The last week of autumn in Santa Fe has been snowy and cold, cold, cold.
On Sunday Dave and I escaped with a brief road trip to southern New Mexico. After a morning spent shoveling snow we took off late in the afternoon. We sped south on I25 first passing Sevilleta National Wildlife Refuge, home to a small population of Mexican gray wolves preparing for life in the wild, and then Bosque del Apache, another wildlife refuge where wintering sandhill cranes were likely hunkered down for the night. By the time we crossed into Sierra County, the waxing crescent moon had sunk below the horizon.

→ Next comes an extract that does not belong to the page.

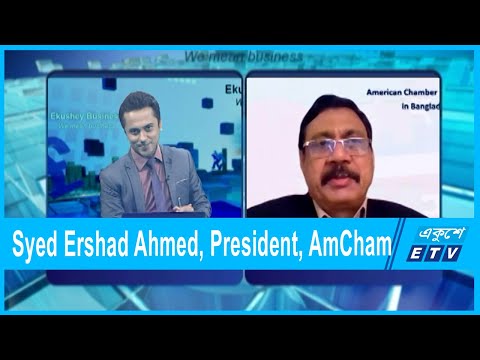 সৈয়দ এরশাদ আহমেদ | প্রেসিডেন্ট (অ্যামচেম) | ২৯ সেপ্টেম্বর ২০২১
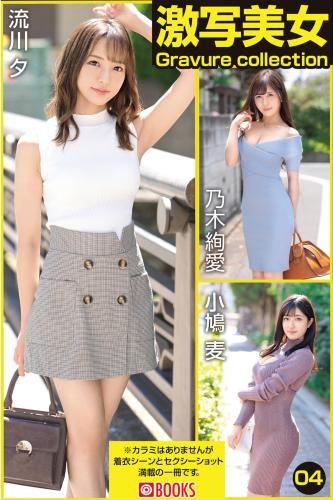 [Prestige Photobook] Yuu Rukawa 流川夕, Ayame Nogi 乃木絢愛, Mugi Kobato 小鳩麦 – Gravure Collection 激写美女 Vol. 04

Just a little over three hours after pulling out of our driveway we arrived at the Sierra Grande Lodge in Truth or Consequences. The charming old hotel sits on a natural geothermal spring that “flows out of a rift along the Rio Grande that appeared more than 50 million years ago” according to the Sierra County website.
Wasting no time, we sank into the 107 degree water in the lodge’s outdoor tub and turned our eyes skyward pointing out constellations to each other. December’s Geminid meteor shower was soon to be at its peak.
An hour and a couple of shooting stars later we climbed out, sore muscles soothed—refreshed and relaxed.
By the time we returned to Santa Fe Monday night, the next snow storm had blown in, palm trees and steaming, mineral-filled water a fading memory.